To underscore this distinction between memory and reality, Johns made this painting a literal exercise in visual perception. Take a closer look at the green, orange, and black flag at the top of the painting. Focus your gaze on the white dot in the center of this flag. Keep staring at the dot for about one full minute. Then, shut your eyes for just a moment, open them, and look immediately at the black dot at the center of the gray flag at the bottom of the painting. Almost magically, a red-white-and-blue flag will faintly appear. If it doesn't work the first time, try again and concentrate your gaze a little harder.

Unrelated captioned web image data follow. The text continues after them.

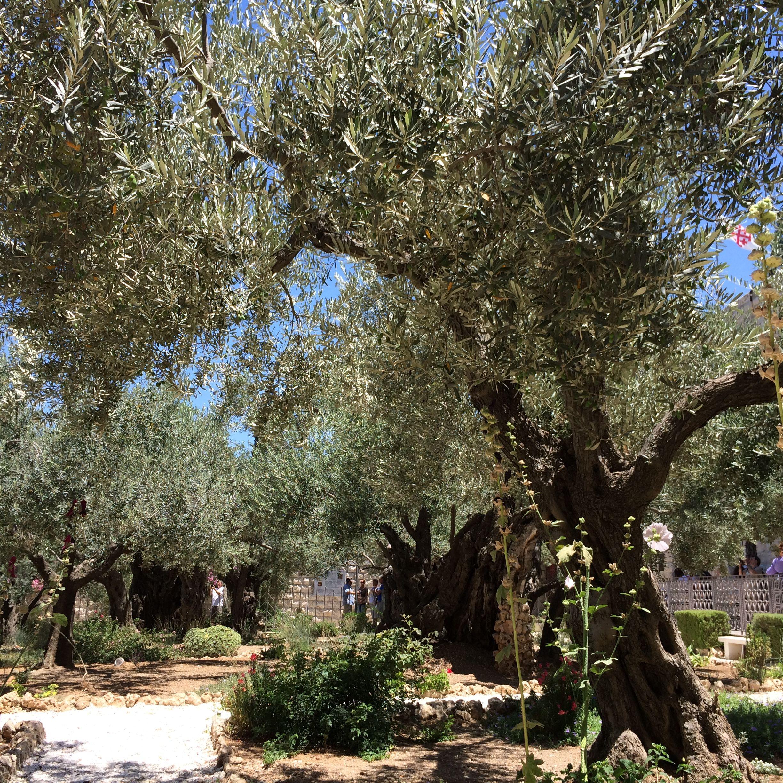 Olive Trees Garden Of Gethsemane Olive Tree Garden Of Gethsemane Tree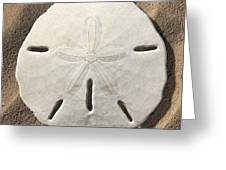Sand Dollar Greeting Card by Mike McGlothlen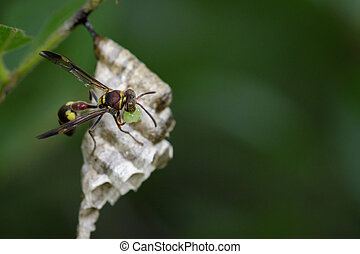 Image of a small brown paper wasp (Ropalidia revolutionalis) and wasp nest on nature background. Insect Animal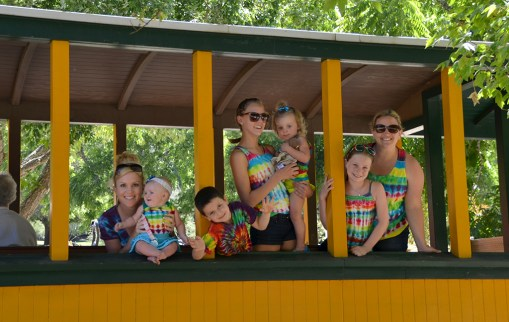 family-riding-the-roaring-camp-mountain-train-2013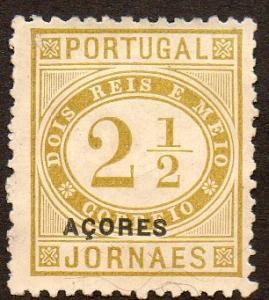 Azores  Scott  P4  Used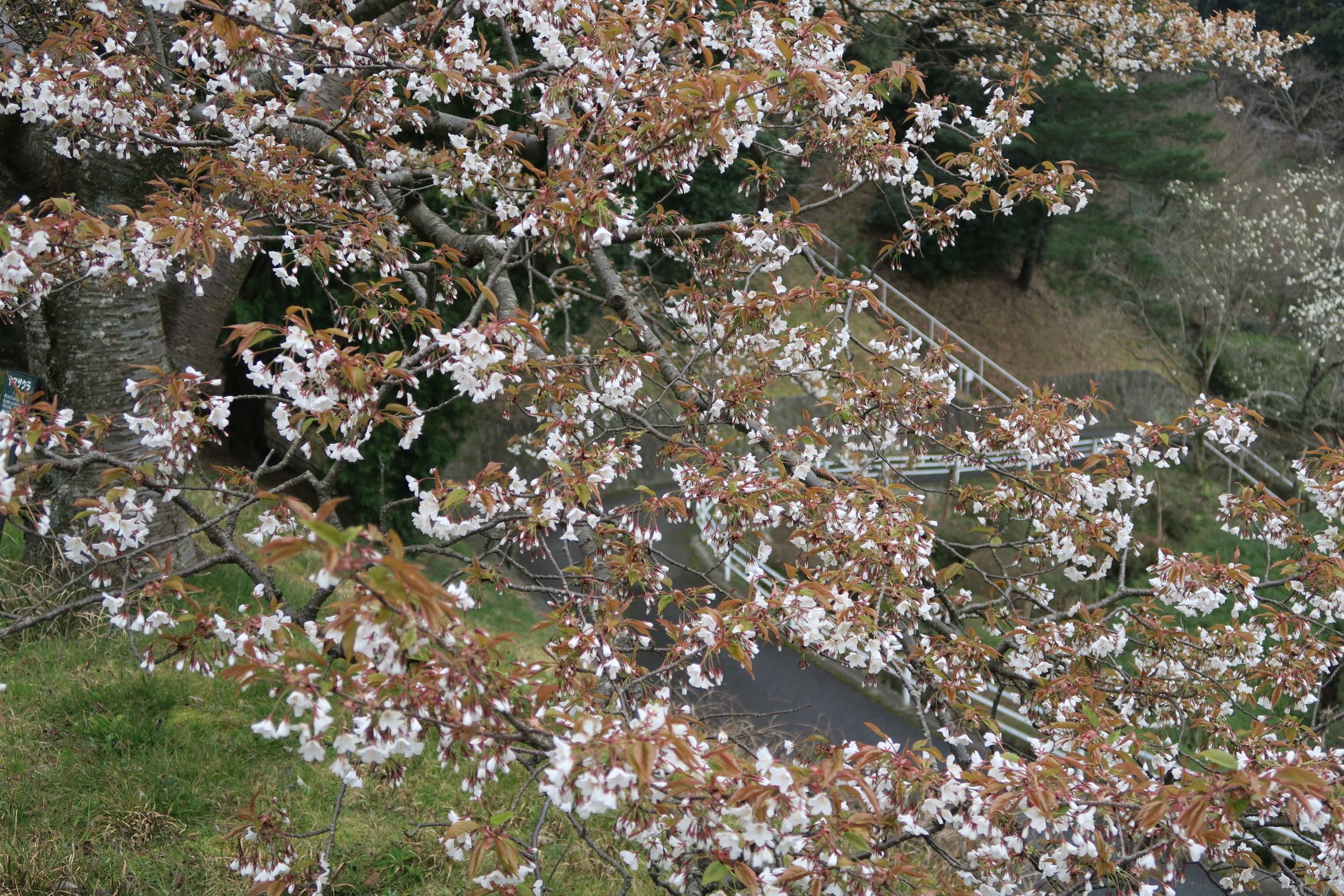 ヤマザクラ3分咲き近景
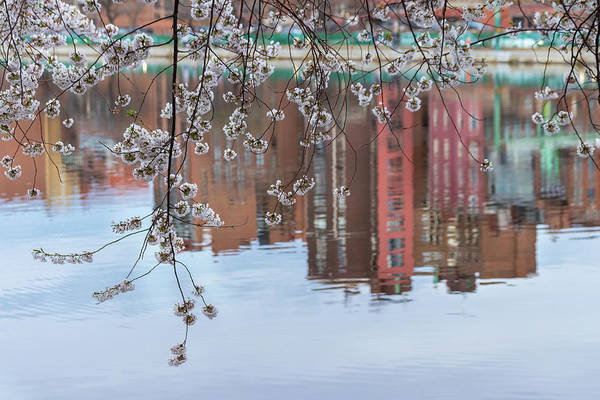 Cherry Blossom Reflections Poster
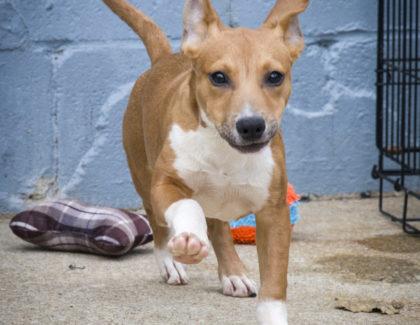 Adoptions Sunday 2/4/18 at Petsmart Huntington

This visual illusion occurs because when we stare at a color or group of colors, we tire the receptors in our eyes that recognize those colors. So when we first look away, our tired eyes will briefly see the opposite of those colors by using our other, fresher visual receptors. In this way, Johns shows us that a flag is not always a flag -- it just depends on how you look at it.
Jasper Johns explains his choice of subject matter
"In the earlier paintings, I looked for subject matter that was recognizable.
Letters and numbers, for example. These were things people knew, and did not
know, in the sense that everyone had an everyday relationship to numbers and
letters, but never had they seen them in the context of a painting. I wanted
to make them see something new. I am interested in the idea of sight, in the
use of the eye. I am interested in how we see and why we see the way we do."